--- begin ---

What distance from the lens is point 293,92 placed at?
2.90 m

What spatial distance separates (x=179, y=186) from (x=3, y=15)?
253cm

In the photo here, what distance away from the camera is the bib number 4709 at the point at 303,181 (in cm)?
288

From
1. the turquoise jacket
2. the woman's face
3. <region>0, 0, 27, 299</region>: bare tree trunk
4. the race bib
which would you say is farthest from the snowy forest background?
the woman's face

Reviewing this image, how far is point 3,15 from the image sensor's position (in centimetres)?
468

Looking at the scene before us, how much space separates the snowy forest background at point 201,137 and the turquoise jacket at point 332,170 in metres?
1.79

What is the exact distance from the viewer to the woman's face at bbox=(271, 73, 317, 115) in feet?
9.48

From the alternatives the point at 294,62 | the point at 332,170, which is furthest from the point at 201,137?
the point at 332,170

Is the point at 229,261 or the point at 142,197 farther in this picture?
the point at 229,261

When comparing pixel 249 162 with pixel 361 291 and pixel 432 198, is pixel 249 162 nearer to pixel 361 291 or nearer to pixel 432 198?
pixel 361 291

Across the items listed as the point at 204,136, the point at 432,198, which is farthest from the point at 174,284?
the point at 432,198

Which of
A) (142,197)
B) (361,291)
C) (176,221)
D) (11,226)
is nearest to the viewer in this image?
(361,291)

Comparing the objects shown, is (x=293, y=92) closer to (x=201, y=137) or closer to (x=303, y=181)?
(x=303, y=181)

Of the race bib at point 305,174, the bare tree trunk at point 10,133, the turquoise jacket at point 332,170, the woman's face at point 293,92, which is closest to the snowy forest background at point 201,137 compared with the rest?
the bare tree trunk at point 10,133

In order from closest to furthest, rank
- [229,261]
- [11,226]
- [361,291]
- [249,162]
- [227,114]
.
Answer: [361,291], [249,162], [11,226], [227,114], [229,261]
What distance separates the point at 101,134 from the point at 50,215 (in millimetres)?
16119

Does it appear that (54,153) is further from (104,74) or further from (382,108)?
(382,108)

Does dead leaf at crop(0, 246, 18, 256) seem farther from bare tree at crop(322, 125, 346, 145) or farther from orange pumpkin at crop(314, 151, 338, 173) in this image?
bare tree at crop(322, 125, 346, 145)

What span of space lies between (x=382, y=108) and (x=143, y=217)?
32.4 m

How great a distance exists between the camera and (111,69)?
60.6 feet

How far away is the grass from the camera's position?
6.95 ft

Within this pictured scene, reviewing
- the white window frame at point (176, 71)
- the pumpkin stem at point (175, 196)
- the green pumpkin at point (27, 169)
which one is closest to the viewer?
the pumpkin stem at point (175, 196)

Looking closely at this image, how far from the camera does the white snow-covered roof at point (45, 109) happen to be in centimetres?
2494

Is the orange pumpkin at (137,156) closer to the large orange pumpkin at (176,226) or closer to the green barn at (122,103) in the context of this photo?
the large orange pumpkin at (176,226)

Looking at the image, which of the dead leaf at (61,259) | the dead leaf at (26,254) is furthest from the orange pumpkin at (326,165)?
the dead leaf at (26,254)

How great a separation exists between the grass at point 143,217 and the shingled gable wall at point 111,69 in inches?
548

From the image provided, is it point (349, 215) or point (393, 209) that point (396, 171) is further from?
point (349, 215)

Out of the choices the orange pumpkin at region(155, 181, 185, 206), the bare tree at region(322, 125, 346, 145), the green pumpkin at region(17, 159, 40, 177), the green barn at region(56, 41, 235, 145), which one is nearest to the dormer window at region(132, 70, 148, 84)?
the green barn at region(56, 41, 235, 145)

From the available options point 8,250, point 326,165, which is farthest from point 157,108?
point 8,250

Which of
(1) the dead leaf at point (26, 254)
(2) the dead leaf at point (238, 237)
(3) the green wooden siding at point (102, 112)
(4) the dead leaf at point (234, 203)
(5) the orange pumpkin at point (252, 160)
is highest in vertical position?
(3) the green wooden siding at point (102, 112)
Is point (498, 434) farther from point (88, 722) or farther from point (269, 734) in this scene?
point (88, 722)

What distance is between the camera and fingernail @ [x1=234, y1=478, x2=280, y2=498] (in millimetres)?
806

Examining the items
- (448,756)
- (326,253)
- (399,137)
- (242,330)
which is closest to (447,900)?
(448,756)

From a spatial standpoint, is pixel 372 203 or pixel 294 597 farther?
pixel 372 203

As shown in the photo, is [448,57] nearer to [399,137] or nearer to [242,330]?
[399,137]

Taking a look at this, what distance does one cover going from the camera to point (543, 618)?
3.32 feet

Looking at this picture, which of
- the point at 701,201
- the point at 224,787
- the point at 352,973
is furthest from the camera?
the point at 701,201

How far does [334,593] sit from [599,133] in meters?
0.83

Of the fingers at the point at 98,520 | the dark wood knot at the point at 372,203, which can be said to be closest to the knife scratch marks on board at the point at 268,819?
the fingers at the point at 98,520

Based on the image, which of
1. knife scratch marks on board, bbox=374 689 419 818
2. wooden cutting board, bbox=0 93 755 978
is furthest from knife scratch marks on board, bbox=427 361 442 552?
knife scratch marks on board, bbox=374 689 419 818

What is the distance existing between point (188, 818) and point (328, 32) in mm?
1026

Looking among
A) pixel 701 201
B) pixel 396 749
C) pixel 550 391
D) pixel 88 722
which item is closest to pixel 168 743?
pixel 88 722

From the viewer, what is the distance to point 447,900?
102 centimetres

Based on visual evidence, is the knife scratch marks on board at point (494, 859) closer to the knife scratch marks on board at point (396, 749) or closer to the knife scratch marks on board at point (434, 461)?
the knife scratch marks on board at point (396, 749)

--- end ---

## [INSTRUCTIONS TO FOLLOW]
Repeat the material above in full, keeping every word.

## [WRITTEN ANSWER]
What distance from the lens is point 293,92 placed at?
2.90 m

What spatial distance separates (x=179, y=186) from (x=3, y=15)?
253cm

In the photo here, what distance away from the camera is the bib number 4709 at the point at 303,181 (in cm)?
288

From
1. the turquoise jacket
2. the woman's face
3. <region>0, 0, 27, 299</region>: bare tree trunk
4. the race bib
which would you say is farthest from the snowy forest background?
the woman's face

Reviewing this image, how far is point 3,15 from the image sensor's position (in centimetres)?
468

Looking at the scene before us, how much space separates the snowy forest background at point 201,137 and the turquoise jacket at point 332,170 in metres?
1.79

What is the exact distance from the viewer to the woman's face at bbox=(271, 73, 317, 115) in feet?
9.48

From the alternatives the point at 294,62 | the point at 332,170, which is furthest from the point at 201,137?
the point at 332,170

Is the point at 229,261 or the point at 142,197 farther in this picture?
the point at 229,261

When comparing pixel 249 162 with pixel 361 291 and pixel 432 198, is pixel 249 162 nearer to pixel 361 291 or nearer to pixel 432 198?
pixel 361 291

Across the items listed as the point at 204,136, the point at 432,198, which is farthest from the point at 174,284?
the point at 432,198

Which of
A) (142,197)
B) (361,291)
C) (176,221)
D) (11,226)
is nearest to the viewer in this image?
(361,291)

Comparing the objects shown, is (x=293, y=92) closer to (x=201, y=137) or closer to (x=303, y=181)?
(x=303, y=181)

Of the race bib at point 305,174, the bare tree trunk at point 10,133, the turquoise jacket at point 332,170, the woman's face at point 293,92, which is closest to the snowy forest background at point 201,137 compared with the rest?
the bare tree trunk at point 10,133

In order from closest to furthest, rank
- [229,261]
- [11,226]
- [361,291]
- [249,162]
- [227,114]
.
Answer: [361,291], [249,162], [11,226], [227,114], [229,261]
What distance separates the point at 101,134 from the point at 50,215 (in millimetres)?
16119

Does it appear that (54,153) is further from (104,74) or further from (382,108)?
(382,108)

Does dead leaf at crop(0, 246, 18, 256) seem farther from bare tree at crop(322, 125, 346, 145) or farther from orange pumpkin at crop(314, 151, 338, 173) in this image?
bare tree at crop(322, 125, 346, 145)

What span of space lies between (x=382, y=108) and (x=143, y=217)?
32.4 m

How great a distance exists between the camera and (111,69)?
60.6 feet

How far away is the grass from the camera's position?
6.95 ft

Within this pictured scene, reviewing
- the white window frame at point (176, 71)
- the pumpkin stem at point (175, 196)
- the green pumpkin at point (27, 169)
which one is closest to the viewer?
the pumpkin stem at point (175, 196)

Looking closely at this image, how far from the camera does the white snow-covered roof at point (45, 109) happen to be in centimetres?
2494

Is the orange pumpkin at (137,156) closer to the large orange pumpkin at (176,226) or closer to the green barn at (122,103) in the context of this photo?
the large orange pumpkin at (176,226)

Looking at the image, which of the dead leaf at (61,259) | the dead leaf at (26,254) is furthest from the orange pumpkin at (326,165)?
the dead leaf at (26,254)

How great a separation exists between the grass at point 143,217 and the shingled gable wall at point 111,69 in inches?
548

From the image provided, is it point (349, 215) or point (393, 209) that point (396, 171) is further from?
point (349, 215)

Out of the choices the orange pumpkin at region(155, 181, 185, 206), the bare tree at region(322, 125, 346, 145), the green pumpkin at region(17, 159, 40, 177), the green barn at region(56, 41, 235, 145), which one is nearest to the dormer window at region(132, 70, 148, 84)?
the green barn at region(56, 41, 235, 145)

From the available options point 8,250, point 326,165, which is farthest from point 157,108?
point 8,250

Which of
(1) the dead leaf at point (26, 254)
(2) the dead leaf at point (238, 237)
(3) the green wooden siding at point (102, 112)
(4) the dead leaf at point (234, 203)
(5) the orange pumpkin at point (252, 160)
is highest in vertical position?
(3) the green wooden siding at point (102, 112)
Is point (498, 434) farther from point (88, 722) or farther from point (269, 734) in this scene?
point (88, 722)

What distance is between the camera and fingernail @ [x1=234, y1=478, x2=280, y2=498] (in millimetres)?
806

Examining the items
- (448,756)
- (326,253)
- (399,137)
- (242,330)
which is closest to (447,900)?
(448,756)

From a spatial standpoint, is pixel 372 203 or pixel 294 597 farther?
pixel 372 203

As shown in the photo, is [448,57] nearer to [399,137] or nearer to [242,330]?
[399,137]

Taking a look at this, what distance does one cover going from the camera to point (543, 618)?
3.32 feet

Looking at this picture, which of
- the point at 701,201
- the point at 224,787
- the point at 352,973
is furthest from the camera?
the point at 701,201

How far does [334,593] sit from [599,133] in meters?
0.83

Of the fingers at the point at 98,520 | the dark wood knot at the point at 372,203, which can be said to be closest to the knife scratch marks on board at the point at 268,819?
the fingers at the point at 98,520

Based on the image, which of
1. knife scratch marks on board, bbox=374 689 419 818
2. wooden cutting board, bbox=0 93 755 978
is furthest from knife scratch marks on board, bbox=427 361 442 552?
knife scratch marks on board, bbox=374 689 419 818

What is the distance existing between point (188, 818) and point (328, 32) in mm?
1026

Looking among
A) pixel 701 201
B) pixel 396 749
C) pixel 550 391
D) pixel 88 722
which item is closest to pixel 168 743?
pixel 88 722

From the viewer, what is the distance to point 447,900?
102 centimetres

Based on visual evidence, is the knife scratch marks on board at point (494, 859) closer to the knife scratch marks on board at point (396, 749) or closer to the knife scratch marks on board at point (434, 461)?
the knife scratch marks on board at point (396, 749)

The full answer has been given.